Re: [sqlite] Need sql query help

2006-06-25 Thread C.Peachment
On Sun, 25 Jun 2006 18:24:50 -0700 (PDT), onemind wrote:

>It took over 8 hours, so if anyone could tell me a text command that would
>do this same task of importing a txt file into a table through the sqlite3
>command line that would be great. It must be the gui slowing it down
>somehow.

Repeating details from my earlier post:
--
create table wordlist (word text);

select current_time;

begin transaction;

insert into wordlist values ("test0");
insert into wordlist values ("test1");
...
insert into wordlist values ("test18");
insert into wordlist values ("test19");
commit transaction;

select current_time;

select count(*) from wordlist;
--

It took 8 SECONDS, not 8 HOURS.

The above lines were taken directly from the
text file that I had created and then imported
into the sqlite3 command line utility by typing
the command:

.read word.lst

The only change for this email was to delete
the 199,996 intermediate text lines that would
just get in the way of this example.


The suggestion made to use a bitset is an
excellent one. Put an index on the bitset field.
The sql AND operator will find all combinations
very quickly.

Here is sample code to create the content of
the bitset field from the characters in each word.
If you wrap this into a small program that reads
the word list and creates the above insert
statements then you can also insert the bitset
value as a second field in each insert statement.

unsigned long int
GetBitSetOf (char * InWord)


  int J, K;
  unsigned long int BitSet; // must be at least 26 bits wide

  K = strlen(InWord);
  BitSet = 0;
  for (J = 0; J < K; J++) {
BitSet |= 1 << (InWord[J] - 65);// assumes all letters are uppercase 
only
  }
  return (BitSet);
} // GetBitSetOf






Re: [sqlite] Need sql query help

2006-06-25 Thread onemind

Thanks for all of the great ideas :)

Plently of techniques to work on there.

Just incase your interested, i woke up this morning and all the words
finally made it into sqlite :)

It took over 8 hours, so if anyone could tell me a text command that would
do this same task of importing a txt file into a table through the sqlite3
command line that would be great. It must be the gui slowing it down
somehow.

Anyway, i ran the like query using heaps of different combinations of
letters and the results are returned instantly :)
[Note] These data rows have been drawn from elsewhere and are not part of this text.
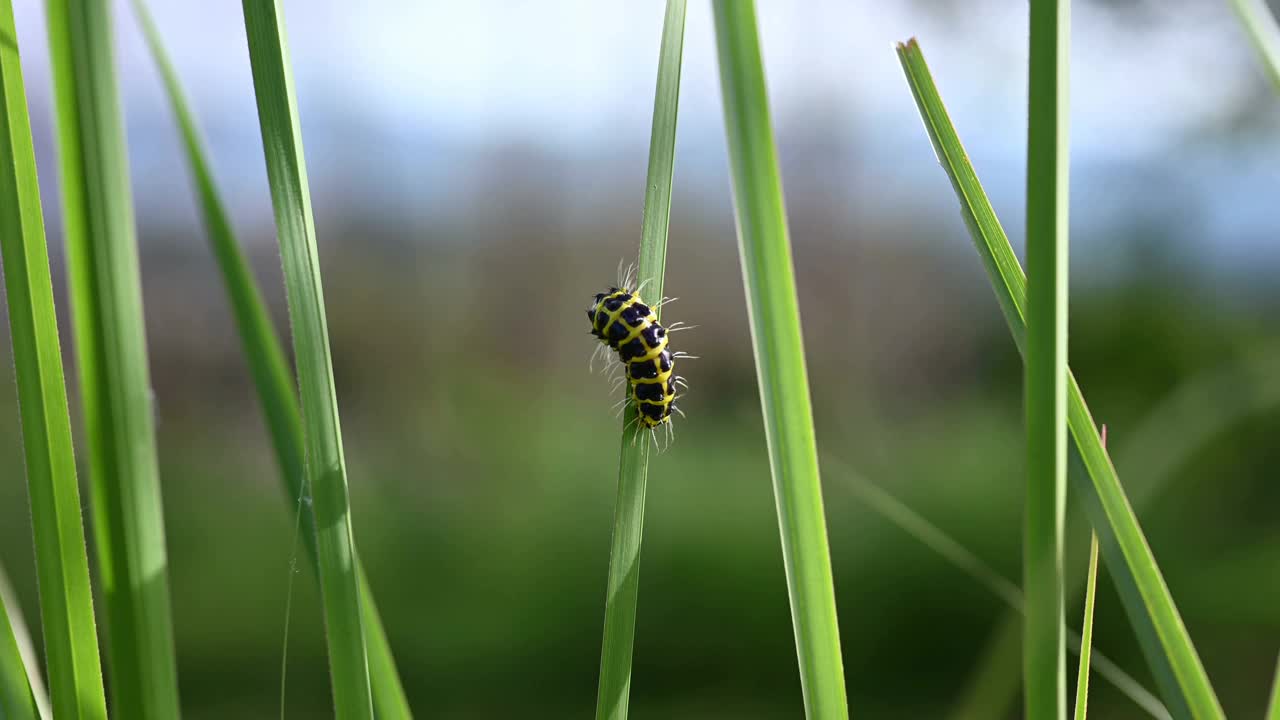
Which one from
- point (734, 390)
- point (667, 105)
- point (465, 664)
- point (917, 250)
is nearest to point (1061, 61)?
point (667, 105)

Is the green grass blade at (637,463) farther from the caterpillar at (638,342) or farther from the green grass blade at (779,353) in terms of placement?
the caterpillar at (638,342)

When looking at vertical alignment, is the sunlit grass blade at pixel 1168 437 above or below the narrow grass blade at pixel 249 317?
below

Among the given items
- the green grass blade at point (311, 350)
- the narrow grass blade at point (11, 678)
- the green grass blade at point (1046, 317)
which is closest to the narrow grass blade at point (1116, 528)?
the green grass blade at point (1046, 317)

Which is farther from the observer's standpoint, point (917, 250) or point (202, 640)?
→ point (917, 250)

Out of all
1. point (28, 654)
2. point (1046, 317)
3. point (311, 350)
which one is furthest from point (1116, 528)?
point (28, 654)

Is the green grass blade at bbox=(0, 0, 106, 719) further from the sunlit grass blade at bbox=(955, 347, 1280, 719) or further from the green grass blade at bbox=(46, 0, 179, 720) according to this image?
the sunlit grass blade at bbox=(955, 347, 1280, 719)

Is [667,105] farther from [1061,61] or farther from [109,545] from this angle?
[109,545]

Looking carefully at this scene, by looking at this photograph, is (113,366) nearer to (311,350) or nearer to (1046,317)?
(311,350)
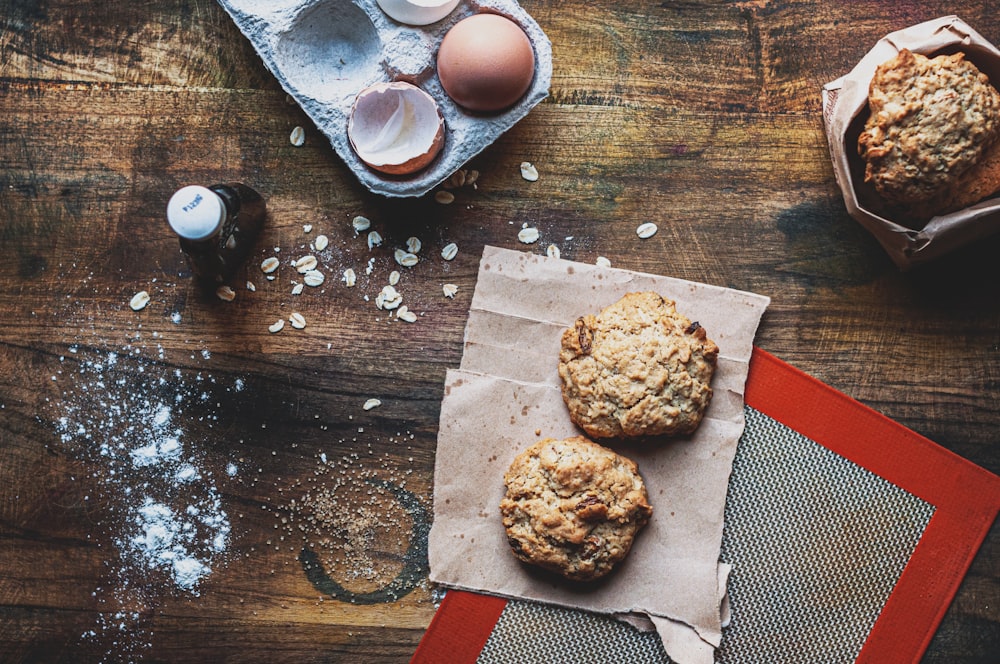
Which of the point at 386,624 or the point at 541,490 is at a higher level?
the point at 541,490

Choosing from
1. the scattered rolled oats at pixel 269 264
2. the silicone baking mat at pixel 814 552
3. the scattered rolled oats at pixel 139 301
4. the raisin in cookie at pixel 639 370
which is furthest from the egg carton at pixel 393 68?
the silicone baking mat at pixel 814 552

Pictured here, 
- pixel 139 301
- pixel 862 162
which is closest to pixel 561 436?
pixel 862 162

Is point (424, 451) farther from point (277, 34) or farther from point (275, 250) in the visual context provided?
point (277, 34)

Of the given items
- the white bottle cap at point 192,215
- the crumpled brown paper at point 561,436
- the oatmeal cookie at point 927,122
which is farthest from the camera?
the crumpled brown paper at point 561,436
More than fast enough for my purposes but i will definately check out some
of the other methods just for fun :)

It seems we under estimated sqlites speed for this task.

Anyway, thanks again for all your replies, now i have to figure out how to
sort through the resulted word list and score each letter with certain
points to find the highest scoring words. Incase you haven't guessed, it is
for a scrabble AI project. Am trying to make an AI player in scrabble that
finds the highest scoring word with given tiles and pattern recognition of
the words that are on the board.

In other words, i am trying to clone this site:
http://www.scrabblewordfinder.com/

Cheers :)
--
View this message in context: 
http://www.nabble.com/Need-sql-query-help-t1844399.html#a5040314
Sent from the SQLite forum at Nabble.com.



Re: [sqlite] Need sql query help

2006-06-25 Thread Jeremy Hinegardner
On Sun, Jun 25, 2006 at 07:54:13AM -0700, onemind wrote:
> The thing is, i am going to need to use different letters each time to
> search through over 200,000 words in a database and it needs to be fast.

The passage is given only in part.